Passage shown:
* * * * * * *

Intron A; Pegasys
peginterferon alfa-2a; interferon alfa-2b
Standard DoseIn adults, 180 mcg injected subcutaneously once per week for 48 weeks. Pediatric dosing available for age 3 years and older; dosing is based on body surface area.
There are no food restrictions. Take your missed dose as soon as possible on the same day or the next day and then continue your regular dosing schedule. If multiple days are missed, check with your medical provider about what to do. Never double dose or take doses too close together.

* * * * * * *

Extracted records:

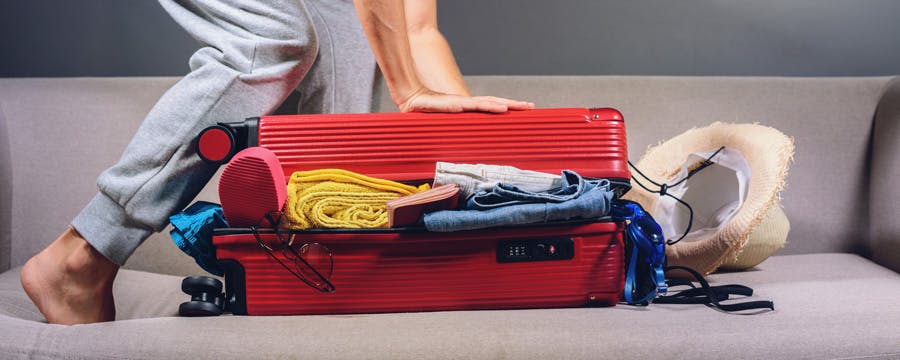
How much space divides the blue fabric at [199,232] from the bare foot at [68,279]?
0.47 feet

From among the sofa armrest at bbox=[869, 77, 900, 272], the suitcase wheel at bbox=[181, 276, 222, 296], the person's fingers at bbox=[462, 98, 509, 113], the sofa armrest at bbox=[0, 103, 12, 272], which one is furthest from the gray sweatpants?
the sofa armrest at bbox=[869, 77, 900, 272]

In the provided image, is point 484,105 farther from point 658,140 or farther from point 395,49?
point 658,140

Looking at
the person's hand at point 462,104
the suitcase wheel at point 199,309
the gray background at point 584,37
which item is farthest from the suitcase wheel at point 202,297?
the gray background at point 584,37

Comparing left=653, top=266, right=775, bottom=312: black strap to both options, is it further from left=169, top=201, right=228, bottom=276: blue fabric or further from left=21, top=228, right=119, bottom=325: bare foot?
left=21, top=228, right=119, bottom=325: bare foot

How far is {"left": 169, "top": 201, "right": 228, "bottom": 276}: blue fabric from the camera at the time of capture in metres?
0.86

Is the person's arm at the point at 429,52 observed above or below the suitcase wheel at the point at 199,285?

* * * * * * *

Required work:
1. Write out the peginterferon text word for word, beginning at the words "Intron A; Pegasys" and stopping after "too close together.".
2. Extend the peginterferon text from its last sentence.
The items come from a different source than the peginterferon text.

Results:
1.
Intron A; Pegasys
peginterferon alfa-2a; interferon alfa-2b
Standard DoseIn adults, 180 mcg injected subcutaneously once per week for 48 weeks. Pediatric dosing available for age 3 years and older; dosing is based on body surface area.
There are no food restrictions. Take your missed dose as soon as possible on the same day or the next day and then continue your regular dosing schedule. If multiple days are missed, check with your medical provider about what to do. Never double dose or take doses too close together.

2.
AWP$ 1,225.79 / week
Potential Side Effects and Toxicity
Interferon has a high number of side effects associated with it: fatigue, headaches, nausea, chills, insomnia, anemia, pyrexia (fever), injection site reactions, loss of appetite, rash, myalgia (muscle pain), neutropenia, irritability, depression, alopecia (hair loss), dyspnea (shortness of breath), arthralgia (joint pain), pruritus (itching), flu-like feelings, dizziness, diarrhea, cough, weight loss, vomiting, unspecified pain, dry skin, anxiety, abdominal pain, leukopenia, and thrombocytopenia. In the case of the psychiatric/emotional side effects, interferon has been associated with depression, anxiety and, in rare cases, suicidal thoughts. If you have a history of any of these conditions, talk to your provider before starting HBV treatment with interferon. It does not mean you can’t take interferon (or another HBV treatment), but you want to watch for signs of worsening depression and be able to take preventative actions ahead of time. As an injectable, injection site reactions (redness, swelling, and/or itching) and inflammation are common. If you have autoimmune hepatitis or are allergic to any of the ingredients in interferon, you should not take it.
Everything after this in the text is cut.